# [Task instructions]
- A) From the freshman admissions overview, reproduce the passage starting with "Freshmen accepted to" and going on through "colleges and majors.)".
- B) Translate this sentence from the freshman admissions overview into Spanish: "Admission to the University of Minnesota is competitive."
- C) Write what comes next in the University of Minnesota freshman admissions overview, picking up after its final line.

Freshman Admissions Overview

Freshmen accepted to the University of Minnesota are admitted directly to one of seven colleges based on their academic interests and preparation. (See a complete list of colleges and majors.)

Admission to the University of Minnesota is competitive. The competitiveness of admission each year is based on the number of applications received, the academic qualifications of the applicants, and the number of spaces available. To learn more about the students admitted for fall 2014, see the academic profile of fall 2014 admitted freshman applicants.

Enrolling an academically qualified, diverse student body is essential to the University's mission. The academic and social environment of the campus is greatly enhanced, and our educational environment prepares students to contribute to and thrive in a global society.

Admission Decision Timing

By the end of February, students who submit a complete application by the December 15 priority deadline will receive one of the following decisions.

  • Admit: The student has been admitted to the University of Minnesota.

# [Material]

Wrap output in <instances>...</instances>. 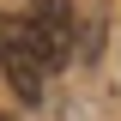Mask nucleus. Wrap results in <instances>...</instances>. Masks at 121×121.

# [Answers in order]
- A)
Freshmen accepted to the University of Minnesota are admitted directly to one of seven colleges based on their academic interests and preparation. (See a complete list of colleges and majors.)

- B) La admisión a la Universidad de Minnesota es competitiva.

- C)
  • Waitlist: The student's application has been placed on a waitlist. Although we have determined that the applicant is academically prepared to succeed at the University of Minnesota, we must make certain that we do not exceed the number of spaces available in each of the freshman-admitting colleges. Waitlisted applicants will receive an update on the status of their applications by April 15. If we determine that spaces remain available, the overall strongest applicants will be admitted from the waitlist.
  • Deny: We are not able to offer freshman admission. Students who are denied admission are encouraged to apply for transfer admission for a future semester. Transfer admission is also competitive so it is important that students achieve a strong academic record at another college or university.

Admissions Review and Selection Process

We believe that selecting students from a highly talented group of applicants requires an individual assessment of all application materials submitted for each student; every application is read in its entirety.

Admission decisions are based on a very careful, overall assessment of each student’s academic preparation and performance, as well as the additional information provided in the application, based on the primary and secondary factors listed below. The strongest consideration in the decision is given to the primary factors, and no single factor is the deciding factor in the decision. Applicants are automatically considered for admission to all U of M colleges that are a good fit with their academic interests and preparation.

Primary Factors
  • Coursework through high school graduation. (Admitted students typically exceed the University's high school requirements. See course requirements)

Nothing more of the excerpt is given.